### Dokumentausschnitt
┄┄┄┄┄┄┄┄┄┄┄┄┄┄┄┄┄┄┄┄
# Aktualierung im Tomcat



## KingR (9. Mai 2006)

So hab heute mal mit Servlets angefangen. Nun hab ich folgendes Problem: Hab den Tomcat 5.5 installiert und auch das Servlet richtig ins web.xml eingebunden. Nur wenn ich jetzt das Servlet verändere sehe ich die Änderung im Browser nicht. Habs schon mit dem IE und Firefox probiert. Hab auch gegooglet und dort stand das man etwas in der conf verändern muss. Das "reloadable" gibts aber anscheinend in der Version 5.5 nicht mehr. Was muss ich hier ändern?


----------



## Gumble (9. Mai 2006)

'touch' mal das zugehoerige web.xml


----------



## Rodion (15. Mai 2006)

In Tomcat gibt so ein Ding wie Autoredeploy. Die geänderte Anwendung wird automatisch redeployed wenn etwas geändert wurde. (Aber ich hoffe es klar, dass Servlets auch recompiliert sein müssen.)

Leider ist Autoredeploy nicht wirklich eilig. Manchmal es ist mehrere Sekunden dauert. Dafür gibt es ein Servlet "manager". Schau mal das Manual auf der Website. Da gibt es Funktionen für Install, Deploy usw. Es ist allerdings empfehlungswert ein Ant-Script zu schreiben, um die Anwendung in einmen Klick compilieren und redeployen.


----------
┄┄┄┄┄┄┄┄┄┄┄┄┄┄┄┄┄┄┄┄
### Datensatzabschnitt

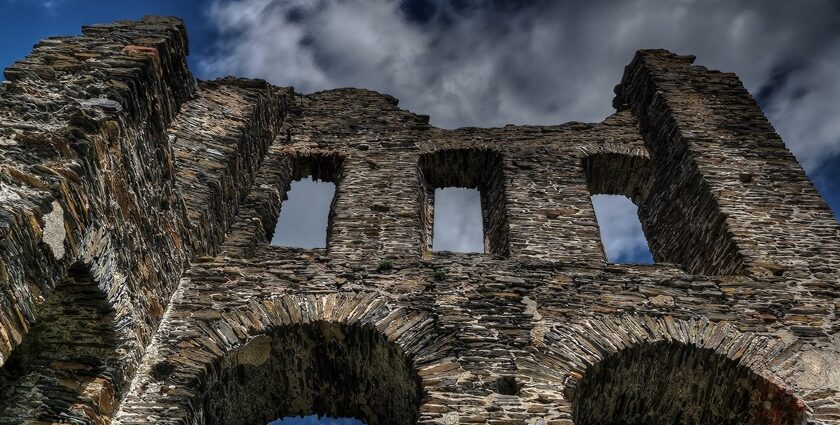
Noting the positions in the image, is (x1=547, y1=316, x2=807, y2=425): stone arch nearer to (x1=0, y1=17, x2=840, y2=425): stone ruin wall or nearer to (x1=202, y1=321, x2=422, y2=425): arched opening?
(x1=0, y1=17, x2=840, y2=425): stone ruin wall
┄┄┄┄┄┄┄┄┄┄┄┄┄┄┄┄┄┄┄┄
### Aufgabenbeschreibung
Entnimm dem Forenthread über Servlet-Änderungen in Tomcat wörtlich die Passage, die bei den Worten „So hab heute“ einsetzt, und höre nach „ich hier ändern?“ auf.

### Korrekte Ausgabe
So hab heute mal mit Servlets angefangen. Nun hab ich folgendes Problem: Hab den Tomcat 5.5 installiert und auch das Servlet richtig ins web.xml eingebunden. Nur wenn ich jetzt das Servlet verändere sehe ich die Änderung im Browser nicht. Habs schon mit dem IE und Firefox probiert. Hab auch gegooglet und dort stand das man etwas in der conf verändern muss. Das "reloadable" gibts aber anscheinend in der Version 5.5 nicht mehr. Was muss ich hier ändern?